As surviving former member of People Temple, when I first heard someone speaking about “drinking the Kool-Aid,” I was deeply offended. I thought, “How can these people trivialize such a horrific event such as the mass suicide/murder of over 900 people?” I thought it, but I didn’t say it. Over the past 25 years, I have learned it is much easier to keep quiet.
The lessons of life come to all of us, though there are not many who have learned the lessons that those of us in Peoples Temple did. People came to the Temple from different walks of life, but were united in what seemed to be a common cause of racial and economic equality. I was a teenager when I joined Peoples Temple and only 20 years old on November 18th, 1978.
I am not a philosopher, but I believe that a person’s reaction to my association with Jonestown tells me a lot about what that person’s values are. One thing I quickly learned was not to just blurt out at a party or at work that I had lived in Jonestown and survived. People treated me differently after they found out, and usually – okay, always – relationships were affected, colored, tainted by my Jonestown connection. So I adapted and became more selective when sharing my background.
With time I learned. I would let people get to know me for a while, then I would find an appropriate time to let them know that I was in Peoples Temple. They were always amazed, since I was like them. And then, nearly always, even though they knew me, people would distance themselves from me. The knowledge of my background was equivalent to the plague in most cases. Only a few people recognized that if a person like myself – like themselves – was involved in Peoples Temple, then there must be more to the story than what they had heard.
The realization came to me that if I really wanted to represent what People Temple was all about, I had to live my life in a way that reflected the values of Peoples Temple, so if I ever was in a situation where I needed to tell someone that I was in Jonestown, I would properly represent my family that died 25 years ago.
Still, it would enrage me when I heard jokes or comments about the “cultists.” Arguing and attempting to correct everyone just wouldn’t do. What I found truly amazing was the term that I’ve heard lately in business – “drinking the Kool-Aid” – as a description of someone who has completely bought into a particular idea or belief.
While I was offended the first time I heard the expression, I’ve thought more deeply about it since. Many of those who died – though certainly not all – did feel they died for what they believed in. If dying for an honorable cause is considered an act of heroism, these people would have been held on pedestals for their bravery and courage… if the circumstances of their deaths had been different. Unfortunately, they have been ridiculed and made fun of.

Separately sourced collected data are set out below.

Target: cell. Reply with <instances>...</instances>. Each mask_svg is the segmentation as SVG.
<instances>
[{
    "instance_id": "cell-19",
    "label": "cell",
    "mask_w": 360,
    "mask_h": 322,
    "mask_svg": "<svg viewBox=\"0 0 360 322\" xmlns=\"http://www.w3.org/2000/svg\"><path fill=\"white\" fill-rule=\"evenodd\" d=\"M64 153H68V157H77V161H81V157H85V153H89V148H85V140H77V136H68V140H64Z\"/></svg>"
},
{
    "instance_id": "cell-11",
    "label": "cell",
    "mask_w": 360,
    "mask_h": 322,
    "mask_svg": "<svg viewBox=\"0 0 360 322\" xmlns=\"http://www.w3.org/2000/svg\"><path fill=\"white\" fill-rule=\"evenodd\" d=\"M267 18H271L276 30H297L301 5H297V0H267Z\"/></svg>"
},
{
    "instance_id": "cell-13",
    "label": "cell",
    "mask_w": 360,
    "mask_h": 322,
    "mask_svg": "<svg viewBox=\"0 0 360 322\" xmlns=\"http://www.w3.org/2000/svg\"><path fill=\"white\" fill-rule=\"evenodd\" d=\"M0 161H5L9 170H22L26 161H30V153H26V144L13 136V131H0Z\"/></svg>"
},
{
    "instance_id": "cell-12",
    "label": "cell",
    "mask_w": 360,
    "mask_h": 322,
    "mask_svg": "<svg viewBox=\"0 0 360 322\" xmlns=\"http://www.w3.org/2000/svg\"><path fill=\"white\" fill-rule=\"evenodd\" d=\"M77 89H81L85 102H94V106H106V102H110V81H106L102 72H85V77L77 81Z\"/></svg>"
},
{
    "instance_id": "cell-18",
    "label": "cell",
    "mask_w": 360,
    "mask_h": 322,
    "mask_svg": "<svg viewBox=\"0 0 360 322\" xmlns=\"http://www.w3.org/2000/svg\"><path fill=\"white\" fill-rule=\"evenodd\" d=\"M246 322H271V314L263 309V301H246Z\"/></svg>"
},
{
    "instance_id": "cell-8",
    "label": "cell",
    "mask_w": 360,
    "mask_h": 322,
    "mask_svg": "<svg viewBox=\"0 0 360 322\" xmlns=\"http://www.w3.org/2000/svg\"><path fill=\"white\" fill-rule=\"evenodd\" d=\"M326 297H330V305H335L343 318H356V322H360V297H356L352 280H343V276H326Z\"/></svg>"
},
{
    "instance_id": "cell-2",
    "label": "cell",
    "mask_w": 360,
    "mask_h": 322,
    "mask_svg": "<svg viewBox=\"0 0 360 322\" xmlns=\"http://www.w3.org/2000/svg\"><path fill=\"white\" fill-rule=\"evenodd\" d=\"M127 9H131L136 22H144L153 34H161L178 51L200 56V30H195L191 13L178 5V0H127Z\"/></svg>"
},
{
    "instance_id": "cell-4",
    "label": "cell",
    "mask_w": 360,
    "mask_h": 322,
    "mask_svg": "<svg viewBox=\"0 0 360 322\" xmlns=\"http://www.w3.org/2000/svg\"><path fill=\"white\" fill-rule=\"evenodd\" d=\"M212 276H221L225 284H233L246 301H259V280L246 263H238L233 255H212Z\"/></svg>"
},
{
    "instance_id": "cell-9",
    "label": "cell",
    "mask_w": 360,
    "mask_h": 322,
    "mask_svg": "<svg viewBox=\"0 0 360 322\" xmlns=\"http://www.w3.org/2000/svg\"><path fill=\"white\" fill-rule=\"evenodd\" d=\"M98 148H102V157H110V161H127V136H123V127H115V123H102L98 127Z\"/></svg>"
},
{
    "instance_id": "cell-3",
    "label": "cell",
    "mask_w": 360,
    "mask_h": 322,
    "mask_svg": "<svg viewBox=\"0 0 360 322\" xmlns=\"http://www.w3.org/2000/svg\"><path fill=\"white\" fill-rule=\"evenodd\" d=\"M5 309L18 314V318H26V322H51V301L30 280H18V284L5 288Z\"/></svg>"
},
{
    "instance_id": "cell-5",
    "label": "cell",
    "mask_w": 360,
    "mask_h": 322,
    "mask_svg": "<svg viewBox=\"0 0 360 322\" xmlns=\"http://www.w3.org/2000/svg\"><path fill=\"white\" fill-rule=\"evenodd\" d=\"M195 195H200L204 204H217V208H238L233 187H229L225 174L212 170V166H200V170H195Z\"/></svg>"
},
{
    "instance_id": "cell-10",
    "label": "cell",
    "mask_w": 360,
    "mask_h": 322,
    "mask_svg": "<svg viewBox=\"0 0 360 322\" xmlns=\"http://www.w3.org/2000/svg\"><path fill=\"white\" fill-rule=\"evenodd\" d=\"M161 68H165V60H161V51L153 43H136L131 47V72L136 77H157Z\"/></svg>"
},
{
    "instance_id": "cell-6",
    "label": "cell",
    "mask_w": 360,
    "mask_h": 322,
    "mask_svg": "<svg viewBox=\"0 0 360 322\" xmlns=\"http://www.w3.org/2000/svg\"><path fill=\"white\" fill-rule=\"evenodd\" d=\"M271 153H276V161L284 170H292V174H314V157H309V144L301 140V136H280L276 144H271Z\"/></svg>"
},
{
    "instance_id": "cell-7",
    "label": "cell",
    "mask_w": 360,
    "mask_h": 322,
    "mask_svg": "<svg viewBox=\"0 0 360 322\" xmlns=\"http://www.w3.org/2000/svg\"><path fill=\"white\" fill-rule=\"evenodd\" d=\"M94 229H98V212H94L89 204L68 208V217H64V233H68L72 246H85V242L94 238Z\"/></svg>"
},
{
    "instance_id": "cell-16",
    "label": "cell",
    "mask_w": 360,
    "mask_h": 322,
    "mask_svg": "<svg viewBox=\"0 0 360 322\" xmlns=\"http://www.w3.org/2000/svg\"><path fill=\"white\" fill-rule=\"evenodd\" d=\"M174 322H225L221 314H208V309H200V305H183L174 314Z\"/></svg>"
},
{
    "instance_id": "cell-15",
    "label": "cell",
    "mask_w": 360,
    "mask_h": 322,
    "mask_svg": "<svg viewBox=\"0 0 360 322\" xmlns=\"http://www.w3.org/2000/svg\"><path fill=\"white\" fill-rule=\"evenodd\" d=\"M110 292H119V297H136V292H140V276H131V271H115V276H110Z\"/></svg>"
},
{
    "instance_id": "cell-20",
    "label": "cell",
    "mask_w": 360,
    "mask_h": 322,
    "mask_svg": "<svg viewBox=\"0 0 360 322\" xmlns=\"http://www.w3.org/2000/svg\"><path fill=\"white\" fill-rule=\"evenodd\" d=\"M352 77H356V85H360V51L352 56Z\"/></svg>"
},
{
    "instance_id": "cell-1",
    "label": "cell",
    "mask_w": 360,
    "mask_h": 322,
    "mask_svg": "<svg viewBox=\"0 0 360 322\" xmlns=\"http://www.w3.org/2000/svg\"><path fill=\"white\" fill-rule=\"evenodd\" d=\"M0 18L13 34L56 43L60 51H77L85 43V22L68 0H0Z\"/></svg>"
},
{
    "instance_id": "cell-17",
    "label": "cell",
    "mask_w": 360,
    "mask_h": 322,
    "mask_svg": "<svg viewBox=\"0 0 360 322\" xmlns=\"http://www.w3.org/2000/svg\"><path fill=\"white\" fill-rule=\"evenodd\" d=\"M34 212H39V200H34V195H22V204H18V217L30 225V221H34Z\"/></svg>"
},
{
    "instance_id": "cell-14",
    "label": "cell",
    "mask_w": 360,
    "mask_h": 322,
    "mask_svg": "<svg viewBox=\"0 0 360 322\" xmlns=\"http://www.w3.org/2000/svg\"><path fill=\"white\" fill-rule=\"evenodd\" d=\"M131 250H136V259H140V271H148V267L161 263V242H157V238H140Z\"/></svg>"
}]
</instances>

I have had the good fortune to meet a number of wonderful people during my lifetime, but I have never encountered such a concentration of outstanding human beings as I did in Peoples Temple. When I hear “drinking the Kool-Aid,” I will continue to remember the dedication for what they believed in. It is easy for people to believe that we were mindless and spineless, but nothing could be further from the truth. I hope some day there will be a few more people who will understand what depths are attached to such a trivial statement.
But trivial or not, I can only imagine how the phrase affects other people who survived Peoples Temple, whether they were in Jonestown or not. I can only speak for myself. I guess I’m still finding ways to survive, to handle the challenges of life that come my way. In the end, that doesn’t make me, or any of the other survivors, much different than anyone else.